▶ Objective 1: According to the article on Harvard Extension School theses, which service lets anyone download the theses and dissertations it holds for free?
▶ Objective 2: In one to three sentences, explain why the article on Harvard Extension School theses considers putting ALM theses in an online, searchable database a big deal.

* Begin Article *

This is a big deal for graduate students and recent alumni. ALM theses are guided by Harvard faculty and take years to complete, but until now the printed findings have seldom reached beyond a very small population of students and faculty who have access to Harvard's Grossman Library. Placing the theses in an online, searchable database bypasses the limitations of physical libraries, and makes information available to a much larger scholarly community. Now, any student, professor or associate whose university library system has a UMI/ProQuest subscription can find the Harvard Extension School theses by browsing topic areas or searching for certain keywords. HES students can also have their theses published on PQDT Open, a service which places theses and dissertations on an open Web server for anyone to download for free.

Of course, there are many other options for sharing scholarly work online, using hosted Web services or publishing on Scribd. However, such online services have a significant trust issue, as I noted on Harvard Extended several years back:
Nearly two years ago, I petitioned the Extension School to archive masters theses in the same electronic database used for doctoral dissertations at Harvard, ProQuest UMI. While this is a closed database that can only be accessed through university library systems, it is restricted to vetted, accepted research from university masters and doctoral programs. It is widely used in academic circles -- in fact, the literature review in my thesis referenced several dissertations that I had located in the ProQuest UMI database. I hope that someday my own thesis might also be useful to future scholars of modern Chinese history, Cold War history, and Chinese media studies, if Harvard decides to extend this resource to ALM theses from the Extension School.

* End Article *
* Begin Raw records *

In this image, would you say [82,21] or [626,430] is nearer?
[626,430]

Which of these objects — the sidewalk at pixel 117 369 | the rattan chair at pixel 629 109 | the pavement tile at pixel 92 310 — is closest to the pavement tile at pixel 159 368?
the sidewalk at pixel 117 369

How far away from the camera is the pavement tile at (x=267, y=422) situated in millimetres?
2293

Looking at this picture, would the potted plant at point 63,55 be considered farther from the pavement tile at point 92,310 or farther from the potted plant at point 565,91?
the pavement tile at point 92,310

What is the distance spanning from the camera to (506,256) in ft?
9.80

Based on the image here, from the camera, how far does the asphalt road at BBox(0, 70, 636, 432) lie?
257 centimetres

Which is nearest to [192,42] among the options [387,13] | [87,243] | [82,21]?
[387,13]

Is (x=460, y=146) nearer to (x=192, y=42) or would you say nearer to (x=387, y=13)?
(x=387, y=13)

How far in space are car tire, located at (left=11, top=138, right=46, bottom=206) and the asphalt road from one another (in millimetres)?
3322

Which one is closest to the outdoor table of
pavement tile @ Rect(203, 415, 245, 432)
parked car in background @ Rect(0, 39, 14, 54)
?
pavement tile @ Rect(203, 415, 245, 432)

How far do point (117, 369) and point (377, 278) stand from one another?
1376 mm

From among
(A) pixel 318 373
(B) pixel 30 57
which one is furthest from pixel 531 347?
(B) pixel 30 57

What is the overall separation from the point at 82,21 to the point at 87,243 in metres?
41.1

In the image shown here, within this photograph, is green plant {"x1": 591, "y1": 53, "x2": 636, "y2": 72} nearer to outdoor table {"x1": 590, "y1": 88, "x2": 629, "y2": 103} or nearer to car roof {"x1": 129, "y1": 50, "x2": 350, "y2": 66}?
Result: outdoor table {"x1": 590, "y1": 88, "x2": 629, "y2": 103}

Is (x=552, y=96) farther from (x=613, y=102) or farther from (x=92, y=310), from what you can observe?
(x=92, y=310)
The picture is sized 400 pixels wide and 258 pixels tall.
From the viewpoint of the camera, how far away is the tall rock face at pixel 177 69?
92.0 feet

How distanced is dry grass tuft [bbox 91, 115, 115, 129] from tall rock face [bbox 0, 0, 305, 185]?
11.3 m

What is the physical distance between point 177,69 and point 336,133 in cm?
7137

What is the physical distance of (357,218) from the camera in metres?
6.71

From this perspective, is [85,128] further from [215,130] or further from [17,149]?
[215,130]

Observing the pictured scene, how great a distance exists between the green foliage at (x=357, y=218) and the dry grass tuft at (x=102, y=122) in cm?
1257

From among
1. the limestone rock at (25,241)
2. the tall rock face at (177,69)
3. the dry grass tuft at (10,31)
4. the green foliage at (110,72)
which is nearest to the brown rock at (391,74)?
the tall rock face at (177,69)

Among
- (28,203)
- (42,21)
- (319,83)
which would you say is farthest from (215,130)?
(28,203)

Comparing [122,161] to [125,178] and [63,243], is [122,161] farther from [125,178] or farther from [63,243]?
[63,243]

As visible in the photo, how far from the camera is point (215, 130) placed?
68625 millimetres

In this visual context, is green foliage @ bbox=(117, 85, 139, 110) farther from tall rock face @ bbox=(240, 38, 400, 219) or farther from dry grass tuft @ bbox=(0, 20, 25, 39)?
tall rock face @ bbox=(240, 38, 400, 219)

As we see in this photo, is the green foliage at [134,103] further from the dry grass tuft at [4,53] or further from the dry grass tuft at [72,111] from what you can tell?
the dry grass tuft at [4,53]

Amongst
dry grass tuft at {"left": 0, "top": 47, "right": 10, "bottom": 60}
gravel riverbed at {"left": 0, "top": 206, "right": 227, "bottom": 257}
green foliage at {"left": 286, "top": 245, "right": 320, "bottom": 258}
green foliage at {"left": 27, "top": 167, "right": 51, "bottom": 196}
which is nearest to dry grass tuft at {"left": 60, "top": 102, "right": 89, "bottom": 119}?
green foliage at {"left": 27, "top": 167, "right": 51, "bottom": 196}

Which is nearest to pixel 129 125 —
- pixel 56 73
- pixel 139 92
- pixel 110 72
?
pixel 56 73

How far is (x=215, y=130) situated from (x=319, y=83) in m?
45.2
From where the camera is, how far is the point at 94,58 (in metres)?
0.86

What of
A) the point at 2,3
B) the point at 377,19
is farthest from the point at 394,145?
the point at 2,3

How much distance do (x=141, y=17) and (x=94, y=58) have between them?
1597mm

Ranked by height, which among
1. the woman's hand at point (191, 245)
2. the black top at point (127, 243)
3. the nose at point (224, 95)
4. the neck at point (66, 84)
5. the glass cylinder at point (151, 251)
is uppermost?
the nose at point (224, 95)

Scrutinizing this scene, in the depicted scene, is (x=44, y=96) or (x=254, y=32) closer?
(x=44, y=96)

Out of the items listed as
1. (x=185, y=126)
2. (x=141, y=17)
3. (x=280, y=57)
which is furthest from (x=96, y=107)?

* End Raw records *

▶ Worked solution 1: PQDT Open

▶ Worked solution 2: Until now, the printed theses had seldom reached beyond the very small population of students and faculty with access to Harvard's Grossman Library. An online, searchable database bypasses the limitations of physical libraries and makes the work available to a much larger scholarly community.